The latest shakeup on the Weekend Update desk is creating bad blood on
the set of “Saturday Night Live.”
Confidenti@l is told female cast members are fuming that when Cecily
Strong got the boot from the segment, she was replaced by a man —
meaning there are no women on the show’s flagship sketch.
A spy overheard recent recruit Sasheer
Zamata telling a pal she and some of the other players are
outraged that the show’s longest-running segment is now all-male.
“She was saying that it’s bull---- that in 2014 there would be two
males and no women in such a prominent position on the show,” said our
eavesdropper. “She said that there should be at least one man and one woman or,
if anything, two women.”
“She was incredulous about it,” the source said of Zamata, who joined
the show in January. “It’s obviously something that she feels very passionately
about. She said they think it’s unfair.”
Strong took her seat next to long-running Weekend Update host Seth
Meyers in September 2013, and she stayed put when Meyers left for
“Late Night” and was replaced by Colin Jost.

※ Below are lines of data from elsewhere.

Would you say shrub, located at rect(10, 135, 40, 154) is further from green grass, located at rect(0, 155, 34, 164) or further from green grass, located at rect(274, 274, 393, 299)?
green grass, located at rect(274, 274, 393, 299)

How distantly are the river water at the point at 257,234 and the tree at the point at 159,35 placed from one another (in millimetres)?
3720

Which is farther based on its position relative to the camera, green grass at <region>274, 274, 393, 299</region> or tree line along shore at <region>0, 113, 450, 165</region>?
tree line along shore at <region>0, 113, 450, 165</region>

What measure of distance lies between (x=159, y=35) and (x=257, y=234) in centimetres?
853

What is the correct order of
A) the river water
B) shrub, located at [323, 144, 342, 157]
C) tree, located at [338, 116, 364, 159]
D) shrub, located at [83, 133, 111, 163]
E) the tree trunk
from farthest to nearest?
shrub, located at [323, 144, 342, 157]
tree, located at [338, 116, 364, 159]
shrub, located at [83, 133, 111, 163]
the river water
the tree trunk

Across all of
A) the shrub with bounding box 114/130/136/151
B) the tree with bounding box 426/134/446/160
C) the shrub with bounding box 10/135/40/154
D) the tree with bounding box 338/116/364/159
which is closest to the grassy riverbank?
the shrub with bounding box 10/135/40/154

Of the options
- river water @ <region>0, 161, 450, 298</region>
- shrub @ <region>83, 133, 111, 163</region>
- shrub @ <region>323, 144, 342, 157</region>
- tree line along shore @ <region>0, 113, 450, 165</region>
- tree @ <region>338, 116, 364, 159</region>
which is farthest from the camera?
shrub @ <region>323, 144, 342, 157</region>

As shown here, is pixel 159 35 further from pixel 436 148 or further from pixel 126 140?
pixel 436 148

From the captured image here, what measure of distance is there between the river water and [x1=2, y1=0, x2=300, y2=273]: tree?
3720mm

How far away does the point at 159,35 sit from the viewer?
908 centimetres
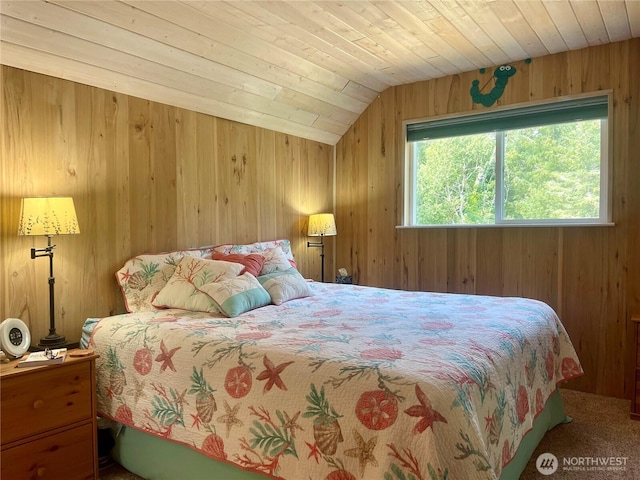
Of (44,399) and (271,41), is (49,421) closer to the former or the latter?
(44,399)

She was dropped from the
role over the summer break, and Michael Che took her place when the
season began last month.
Over the years, “SNL” has fluctuated between having one host and two in
the famous newscast parody, but when there have been two hosts, at least one of
them had always been female — until the Che/Jost pairing. In 2004, Amy
Poehler and Tina
Fey became the first all-female lineup, keeping their posts until
2006.
It’s not the first time the iconic NBC show has wrestled with gender
politics. Veteran cast member Kenan Thompson told TV Guide last October
that he had refused to dress in drag until executive producer Lorne Michaels
hired a black woman to play the female roles he usually took on. Zamata joined
shortly after that.
Janeane Garofalo quit midseason in 1995 — partly, New York Magazine reported, because
she had been pigeonholed into “dull, secondary wife and girlfriend roles.” She
said that as a rookie on the show she experienced something like a “frat house
hazing.” Original cast member Jane Curtin , for her part, once accused
“SNL” legend John Belushi of sabotaging female writers’ work.